## Excerpted text
The client lives in Douglas County, which makes him eligible. But his case manager told him he wasn't because there are no participating acupuncturists or massage therapists in his county. That's true; to access the services, he'll have to drive to Denver.
"The process should be seamless," Hinton Leichtle says of transferring from his current Medicaid benefit plan to the pilot program. "But right now, I'm finding out that's not the case."
Ritter's warning that implementing a pilot program would be a major undertaking turned out to be correct. To do it, the state Department of Health Care Policy and Financing, or HCPF (pronounced "hick-puff"), had to ask the federal Centers for Medicare and Medicaid Services to approve a new Medicaid waiver for the 67 participants.
Though the bill was passed in mid-2009, that process didn't get started in earnest for more than a year, Hinton Leichtle says. There were some early delays that she attributes to poor staffing decisions at HCPF. "It got to a point where it was very, very frustrating because we were sending in money, but nothing was happening," she says.
The Chanda Plan vowed to raise $150,000 to pay for HCPF staff to write and submit the waiver, among other administrative costs. That $150,000 was matched by federal funds for a grand total of $300,000. "I was so scared that it was going to die," Hinton Leichtle says of the waiver. "I wasn't about to have that happen after we'd already gotten 150 grand into it."
Lawmakers Todd and Williams shared her concerns and facilitated a meeting in mid-2011 among themselves, Hinton Leichtle, HCPF and Governor John Hickenlooper's office.

## Recorded data
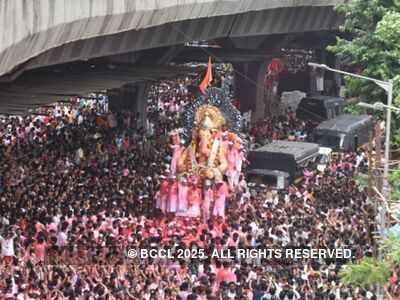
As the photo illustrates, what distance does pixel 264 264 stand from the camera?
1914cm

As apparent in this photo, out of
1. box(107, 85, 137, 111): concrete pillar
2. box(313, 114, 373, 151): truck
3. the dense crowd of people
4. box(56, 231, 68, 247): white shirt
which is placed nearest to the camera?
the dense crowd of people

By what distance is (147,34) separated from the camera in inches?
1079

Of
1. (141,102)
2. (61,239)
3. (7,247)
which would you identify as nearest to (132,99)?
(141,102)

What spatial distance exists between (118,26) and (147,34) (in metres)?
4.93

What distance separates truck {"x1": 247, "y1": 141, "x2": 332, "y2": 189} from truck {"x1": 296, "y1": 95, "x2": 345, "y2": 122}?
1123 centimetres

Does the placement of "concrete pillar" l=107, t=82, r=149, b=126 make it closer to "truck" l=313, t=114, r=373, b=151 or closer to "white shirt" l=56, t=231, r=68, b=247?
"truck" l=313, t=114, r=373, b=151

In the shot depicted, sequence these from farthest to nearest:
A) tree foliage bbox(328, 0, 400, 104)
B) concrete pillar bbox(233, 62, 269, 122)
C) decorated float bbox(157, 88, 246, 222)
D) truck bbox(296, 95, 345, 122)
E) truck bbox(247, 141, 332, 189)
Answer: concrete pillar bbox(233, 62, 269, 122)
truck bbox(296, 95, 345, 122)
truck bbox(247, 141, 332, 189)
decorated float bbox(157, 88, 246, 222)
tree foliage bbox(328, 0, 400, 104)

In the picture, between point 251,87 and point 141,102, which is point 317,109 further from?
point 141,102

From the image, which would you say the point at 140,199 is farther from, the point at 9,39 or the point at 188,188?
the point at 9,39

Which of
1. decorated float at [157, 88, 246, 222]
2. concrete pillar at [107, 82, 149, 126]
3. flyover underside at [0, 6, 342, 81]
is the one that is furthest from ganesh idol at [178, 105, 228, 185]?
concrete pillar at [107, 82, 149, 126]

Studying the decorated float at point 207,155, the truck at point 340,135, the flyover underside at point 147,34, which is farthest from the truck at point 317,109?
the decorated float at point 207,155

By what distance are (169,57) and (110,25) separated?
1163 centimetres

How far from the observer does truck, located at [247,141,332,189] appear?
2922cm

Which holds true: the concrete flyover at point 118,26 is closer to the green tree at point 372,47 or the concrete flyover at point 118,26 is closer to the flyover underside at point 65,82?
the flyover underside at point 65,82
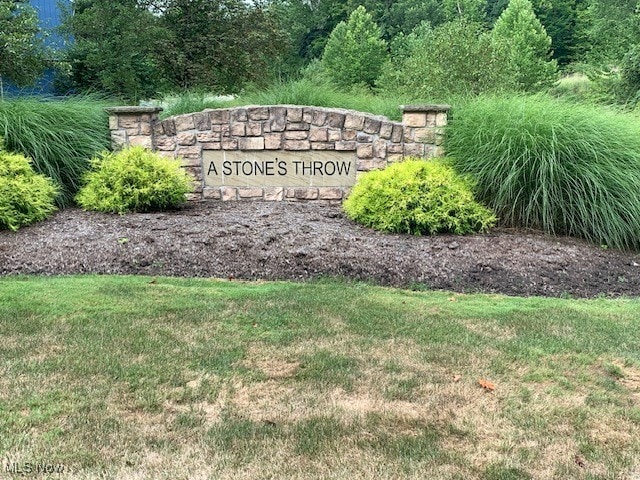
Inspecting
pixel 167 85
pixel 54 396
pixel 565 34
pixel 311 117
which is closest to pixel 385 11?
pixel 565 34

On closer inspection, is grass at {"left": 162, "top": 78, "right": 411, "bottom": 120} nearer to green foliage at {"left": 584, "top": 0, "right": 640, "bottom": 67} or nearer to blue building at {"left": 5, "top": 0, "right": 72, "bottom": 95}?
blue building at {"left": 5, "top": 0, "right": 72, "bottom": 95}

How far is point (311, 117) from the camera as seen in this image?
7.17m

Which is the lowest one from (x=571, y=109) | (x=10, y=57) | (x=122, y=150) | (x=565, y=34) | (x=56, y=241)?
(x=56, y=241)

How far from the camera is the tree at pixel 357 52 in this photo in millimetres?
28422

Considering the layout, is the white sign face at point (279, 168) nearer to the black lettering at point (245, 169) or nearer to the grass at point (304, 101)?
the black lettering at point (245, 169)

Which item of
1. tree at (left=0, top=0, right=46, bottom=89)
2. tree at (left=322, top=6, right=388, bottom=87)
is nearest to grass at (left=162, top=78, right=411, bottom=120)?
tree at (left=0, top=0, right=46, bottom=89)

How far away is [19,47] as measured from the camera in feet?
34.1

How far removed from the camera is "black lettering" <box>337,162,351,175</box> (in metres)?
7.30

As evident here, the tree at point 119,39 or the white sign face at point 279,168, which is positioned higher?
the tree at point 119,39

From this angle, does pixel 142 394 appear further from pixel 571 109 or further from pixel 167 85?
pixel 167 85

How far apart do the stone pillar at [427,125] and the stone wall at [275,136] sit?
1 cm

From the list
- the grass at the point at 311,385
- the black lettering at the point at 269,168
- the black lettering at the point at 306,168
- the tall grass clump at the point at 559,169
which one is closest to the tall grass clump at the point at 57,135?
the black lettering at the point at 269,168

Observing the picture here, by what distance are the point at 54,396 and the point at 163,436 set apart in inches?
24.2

---

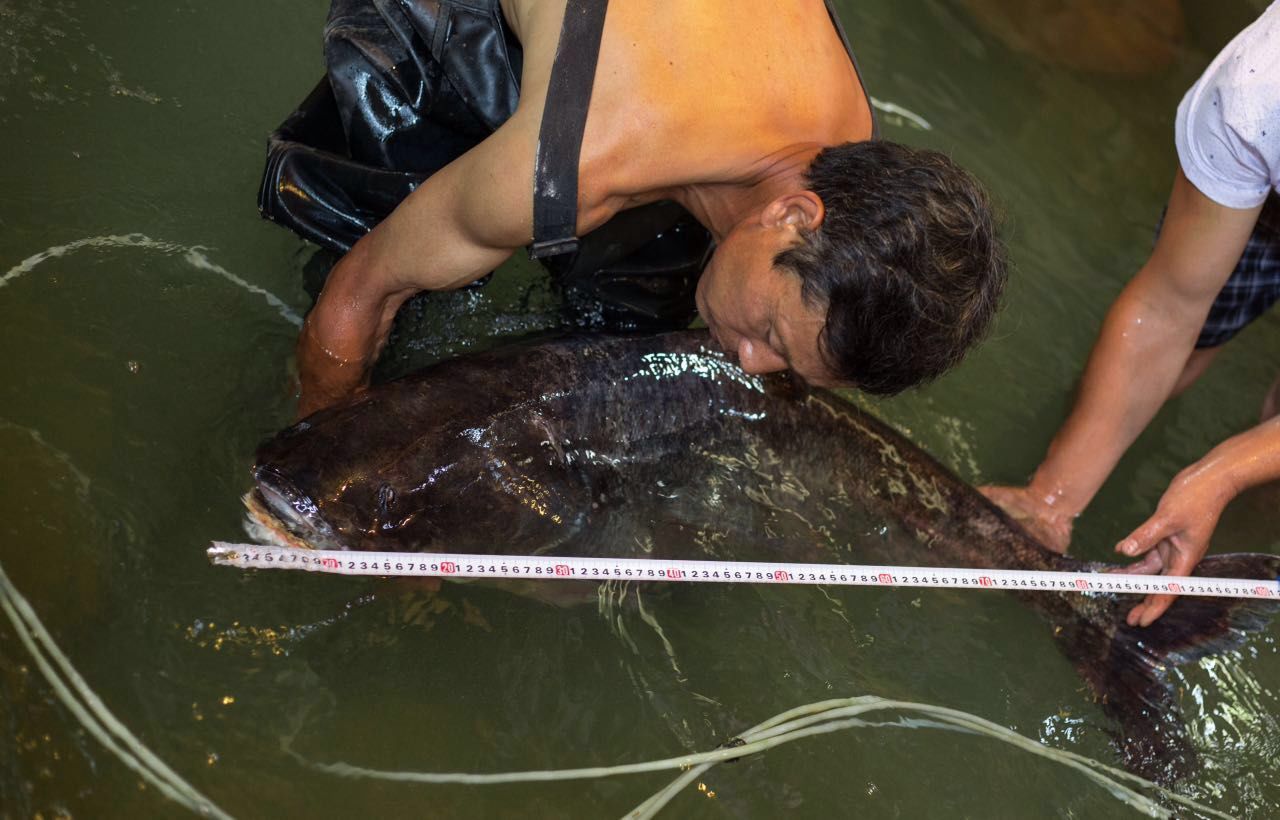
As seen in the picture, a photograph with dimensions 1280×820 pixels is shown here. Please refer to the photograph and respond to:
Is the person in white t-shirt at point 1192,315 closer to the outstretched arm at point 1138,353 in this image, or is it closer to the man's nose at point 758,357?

## Tasks to complete
#1 Translate this sentence from the text on the Medicaid pilot program into Spanish: "Ritter's warning that implementing a pilot program would be a major undertaking turned out to be correct."
#2 Write out the text on the Medicaid pilot program from "The Chanda Plan" up to and including "John Hickenlooper's office.".
#3 Answer these questions from the text on the Medicaid pilot program:
(a) How much money did the Chanda Plan vow to raise?
(b) Where will the client have to drive to access the services?
(c) When did lawmakers Todd and Williams facilitate the meeting?

## Answers to the problems
#1 La advertencia de Ritter de que implementar un programa piloto sería una tarea enorme resultó ser correcta.

#2
The Chanda Plan vowed to raise $150,000 to pay for HCPF staff to write and submit the waiver, among other administrative costs. That $150,000 was matched by federal funds for a grand total of $300,000. "I was so scared that it was going to die," Hinton Leichtle says of the waiver. "I wasn't about to have that happen after we'd already gotten 150 grand into it."
Lawmakers Todd and Williams shared her concerns and facilitated a meeting in mid-2011 among themselves, Hinton Leichtle, HCPF and Governor John Hickenlooper's office.

#3
(a) $150,000
(b) Denver
(c) Mid-2011